I’m comfortable in my own company.
Of course, this doesn’t mean that I cut myself off from my family and friends, it just means that I’m capable of pursuing what I’m passionate about even on my own. I started exercising, drawing, writing, and meditating. The more time I spent in my own company, the less it became scary. I’m no longer afraid of being alone.
I’m not afraid to speak my mind.
I don’t second-guess myself anymore and I’m more confident in going after what I want. I started pursuing what sets my soul on fire and speaking up about the things I believe in. I’m no longer afraid to ask what I want or request help when I need it.

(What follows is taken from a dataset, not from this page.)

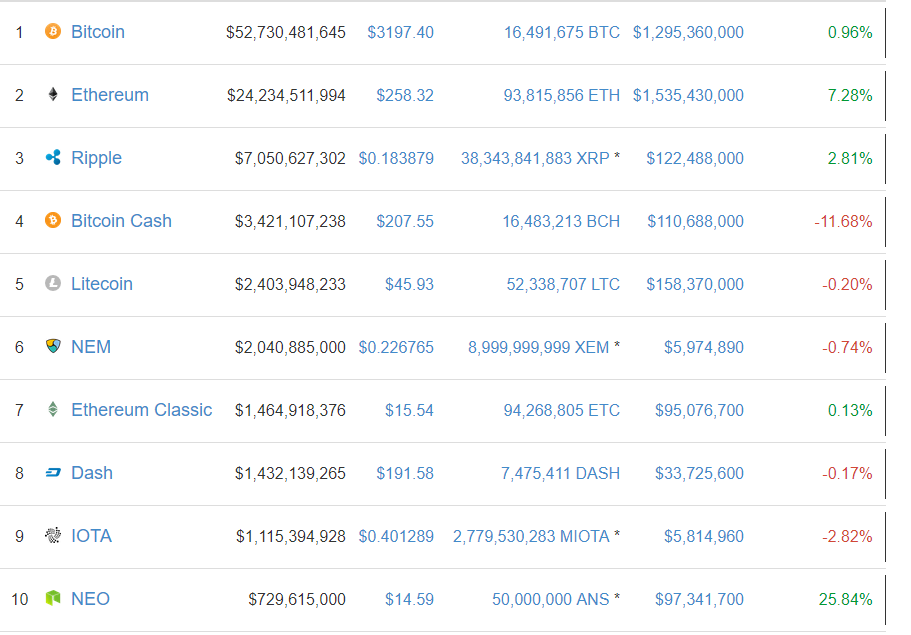 NEO on Top 10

I found courage I never knew I had.
I still don’t have the urge to climb mountains because I’m still afraid of heights, but loving myself gave me the courage to say no to the things that don’t serve me. I no longer feel the need to make space for things and people that hinder my growth. I started valuing myself and so I started to make decisions that empower me instead of constraining me.
I started living selfishly and it feels great.
I put my happiness first and I stopped feeling guilty about it. I’ve come to realize who I am and what I deserve. When I fell in love with myself, I started learning what I needed and I pursued those things with a new-found freedom.
I stopped caring about how society sees me.
I no longer feel the need to fit into the mold that society made for me. I don’t focus on other people’s thoughts anymore as I’m more committed to myself. I stopped doing things just so other people will like me. When I started to recognize my own voice, I stopped caring about other people’s opinion of me. They don’t dictate how I live my life.
I developed a thirst for life.
When I fell in love with myself, I fell in love with life. I started to love the quiet moment of watching sunsets, appreciated the smell of coffee in the morning, and treated myself on dates. I’m in love with myself and because of that, I want to live the best possible life every day. This means choosing myself over unfulfilling relationships, toxic friendships, and damaging situations. I’m in control of my emotions and so I choose to be genuinely happy.